-- Work to complete --
Retype the material that follows, keeping every word as it is.

(Dataset entries)

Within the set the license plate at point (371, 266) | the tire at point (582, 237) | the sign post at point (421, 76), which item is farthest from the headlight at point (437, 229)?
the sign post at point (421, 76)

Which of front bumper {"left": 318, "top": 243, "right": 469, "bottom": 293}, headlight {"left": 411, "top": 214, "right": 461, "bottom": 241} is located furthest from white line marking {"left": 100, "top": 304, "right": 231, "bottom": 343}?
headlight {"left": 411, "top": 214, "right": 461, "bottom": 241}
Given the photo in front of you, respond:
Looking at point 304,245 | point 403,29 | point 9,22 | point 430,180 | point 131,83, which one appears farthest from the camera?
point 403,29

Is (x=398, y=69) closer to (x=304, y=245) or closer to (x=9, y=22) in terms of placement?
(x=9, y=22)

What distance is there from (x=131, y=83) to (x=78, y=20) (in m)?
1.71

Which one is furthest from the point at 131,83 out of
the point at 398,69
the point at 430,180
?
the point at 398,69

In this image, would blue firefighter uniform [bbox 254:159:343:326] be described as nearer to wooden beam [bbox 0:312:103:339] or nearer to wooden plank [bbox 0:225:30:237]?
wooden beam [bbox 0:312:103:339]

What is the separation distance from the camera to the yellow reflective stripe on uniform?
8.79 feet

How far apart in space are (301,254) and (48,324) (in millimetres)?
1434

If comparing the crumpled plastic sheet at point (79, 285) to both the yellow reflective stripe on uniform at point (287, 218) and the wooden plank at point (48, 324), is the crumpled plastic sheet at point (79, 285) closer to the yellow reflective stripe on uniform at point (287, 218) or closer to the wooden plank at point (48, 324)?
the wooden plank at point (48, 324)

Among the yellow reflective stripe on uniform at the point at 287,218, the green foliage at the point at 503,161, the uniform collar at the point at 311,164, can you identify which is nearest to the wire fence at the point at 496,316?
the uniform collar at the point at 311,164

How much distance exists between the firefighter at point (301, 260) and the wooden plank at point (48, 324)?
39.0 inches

-- Result of the exercise --
Within the set the license plate at point (371, 266) | the tire at point (582, 237) | the sign post at point (421, 76), which item is farthest from the headlight at point (437, 229)?
the sign post at point (421, 76)

Which of front bumper {"left": 318, "top": 243, "right": 469, "bottom": 293}, headlight {"left": 411, "top": 214, "right": 461, "bottom": 241} is located furthest from white line marking {"left": 100, "top": 304, "right": 231, "bottom": 343}?
headlight {"left": 411, "top": 214, "right": 461, "bottom": 241}
Given the photo in front of you, respond:
Looking at point 304,245 | point 403,29 | point 9,22 | point 430,180 | point 131,83, which one appears farthest from the camera?
point 403,29

Is (x=398, y=69) closer to (x=304, y=245) or closer to (x=9, y=22) in terms of placement?
(x=9, y=22)

What distance is there from (x=131, y=83) to (x=78, y=20) (in m)?
1.71

Which one is furthest from the point at 131,83 out of
the point at 398,69
the point at 430,180
?
the point at 398,69

In this image, would blue firefighter uniform [bbox 254:159:343:326] be described as nearer to wooden beam [bbox 0:312:103:339] or nearer to wooden plank [bbox 0:225:30:237]?
wooden beam [bbox 0:312:103:339]

What is the separation distance from the camera to the yellow reflective stripe on uniform?
8.79 feet

How far apart in space are (301,254) and (48,324) (in millimetres)?
1434

If comparing the crumpled plastic sheet at point (79, 285) to both the yellow reflective stripe on uniform at point (287, 218) and the wooden plank at point (48, 324), is the crumpled plastic sheet at point (79, 285) closer to the yellow reflective stripe on uniform at point (287, 218) or closer to the wooden plank at point (48, 324)?
the wooden plank at point (48, 324)

Among the yellow reflective stripe on uniform at the point at 287,218, the green foliage at the point at 503,161, the uniform collar at the point at 311,164, can you identify which is nearest to the wire fence at the point at 496,316?
the uniform collar at the point at 311,164

How much distance exists between the firefighter at point (301, 260) and the wooden plank at point (48, 324)?
39.0 inches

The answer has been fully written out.